| BRANO FORNITO |
┄┄┄┄┄┄

Nella presentazione del volumetto, il dr. Marino osservava, tra l’altro, che i versi del Danzi, riproducendo con efficacia ed esattezza lo stato dello spirito pubblico a Potenza nei primi tempi dell’Unità, non meritavano di andare perduti, come documento di cronaca cittadina e di tenue psicologia paesana, anche a non voler tener conto del loro valore artistico, peraltro non trascurabile.

 

Tale presentazione può costituire, a mio avviso, la base per un giudizio sul quaderno di Mario Albano che, a distanza di più di un cinquantennio, riallacciandosi all’opera del Danzi e dell’altro poeta potentino Vincenzo Verrastro, continua oggi la tradizione della nostra poesia dialettale, con vivaci composizioni che sono, anch’esse, un pò il contrappunto, sommesso, ma preciso, agli avvenimenti cittadini. Le poesie della “Bertela”, con maggiore impegno artistico di quelle di Danzi e di Verrastro, hanno il grande merito di richiamare, in una città che ha visto alterarsi sempre più la fisionomia e lo spirito del vecchio nucleo paesano, ambiente ed aspetti dimenticati, se non del tutto perduti, e di mettere in evidenza, inalterate e nitide, le caratteristiche degli autentici potentini, e cioè l’arguzia bonaria e sentenziosa, l’attenzione vigile ed un pò sorniona, la generosità aperta e la profonda civiltà, che si manifesta in ogni circostanza della vita pubblica e privata.

 

Le opere artigianali del maestro Gerardo Messina sono ancora oggi visibili sui balconi di Potenza, ornate da ringhiere di ferro battuto dove sono evidenti le iniziali del Maestro

Il linguaggio di Albano, pur adattandosi alle nuove inflessioni del dialetto, quale si è venuto via via modificando, e pur abbandonando forme e vocaboli forse oggi addirittura incomprensibili, ne conserva sempre la struttura e le cadenze peculiari, insieme alle più schiette e spontanee espressioni. Motivo ricorrente nella “Bertela”, è là stupita e diffidente ammirazione del contadino nei confronti dei più accessibili ed immediati aspetti del progresso, ma non è preso a pretesto di facile ironia, bensì serve in un certo modo a puntualizzare un mondo immobile e mitico, forse arretrato, e non per sua colpa, ed a sottolinearne il contrasto con una affrettata evoluzione, di cui si giovano soltanto determinati ceti.

┄┄┄┄┄┄

| INFORMAZIONI RIPORTATE |
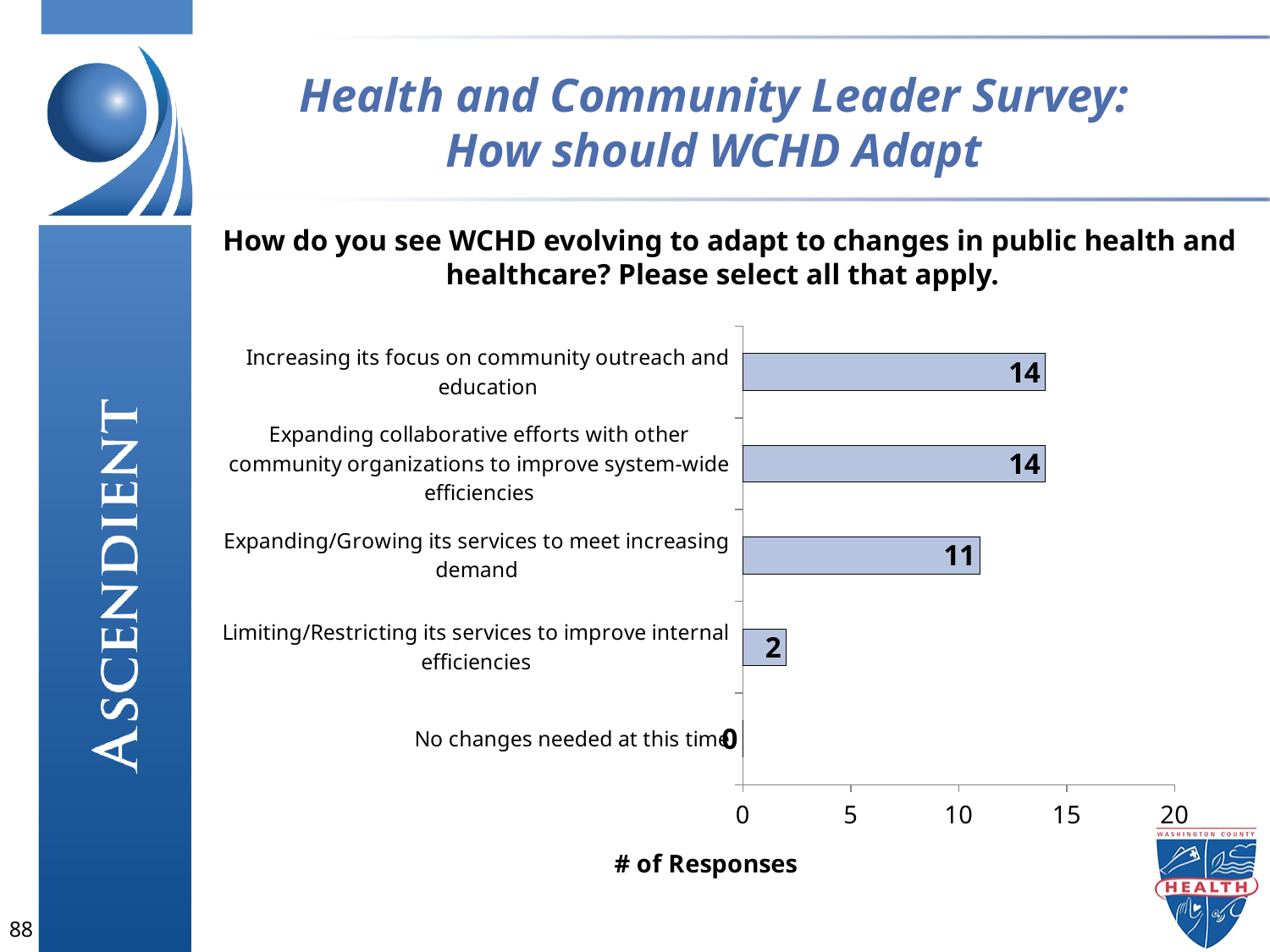
How many responses were given for "Expanding/Growing its services to meet increasing demand"? 11 Is the value for "Expanding/Growing its services to meet increasing demand" greater or less than 10? greater How many responses were given for "Increasing its focus on community outreach and education"? 14 What is the difference in responses between "Expanding/Growing its services to meet increasing demand" and "Limiting/Restricting its services to improve internal efficiencies"? 9 How many categories are shown in the chart? 5 What kind of chart is shown on the slide? Bar chart Which has more responses: "Expanding/Growing its services to meet increasing demand" or "Limiting/Restricting its services to improve internal efficiencies"? Expanding/Growing its services to meet increasing demand Which category has the fewest responses? No changes needed at this time What is the difference in responses between "Increasing its focus on community outreach and education" and "Expanding/Growing its services to meet increasing demand"? 3 How many responses were given for "Limiting/Restricting its services to improve internal efficiencies"? 2 What is the label of the horizontal axis? # of Responses How many responses were given for "No changes needed at this time"? 0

┄┄┄┄┄┄

| COMPITI DA SVOLGERE |
• a. Trascrivi dal brano sulla poesia dialettale potentina il tratto che inizia con "Il linguaggio di" e termina con "soltanto determinati ceti.".
• b. Rispondi a queste domande sul brano sulla poesia dialettale potentina:
(i) Chi osservava, nella presentazione del volumetto, che i versi del Danzi non meritavano di andare perduti?
(ii) Quale altro poeta potentino è nominato accanto al Danzi?
(iii) Dove sono ancora oggi visibili le opere artigianali del maestro Gerardo Messina?
Le righe riportate sono materiale a sé, distinto dal brano.

| RISPOSTE |
• a.
Il linguaggio di Albano, pur adattandosi alle nuove inflessioni del dialetto, quale si è venuto via via modificando, e pur abbandonando forme e vocaboli forse oggi addirittura incomprensibili, ne conserva sempre la struttura e le cadenze peculiari, insieme alle più schiette e spontanee espressioni. Motivo ricorrente nella “Bertela”, è là stupita e diffidente ammirazione del contadino nei confronti dei più accessibili ed immediati aspetti del progresso, ma non è preso a pretesto di facile ironia, bensì serve in un certo modo a puntualizzare un mondo immobile e mitico, forse arretrato, e non per sua colpa, ed a sottolinearne il contrasto con una affrettata evoluzione, di cui si giovano soltanto determinati ceti.

• b.
(i) Il dr. Marino.
(ii) Vincenzo Verrastro.
(iii) Sui balconi di Potenza.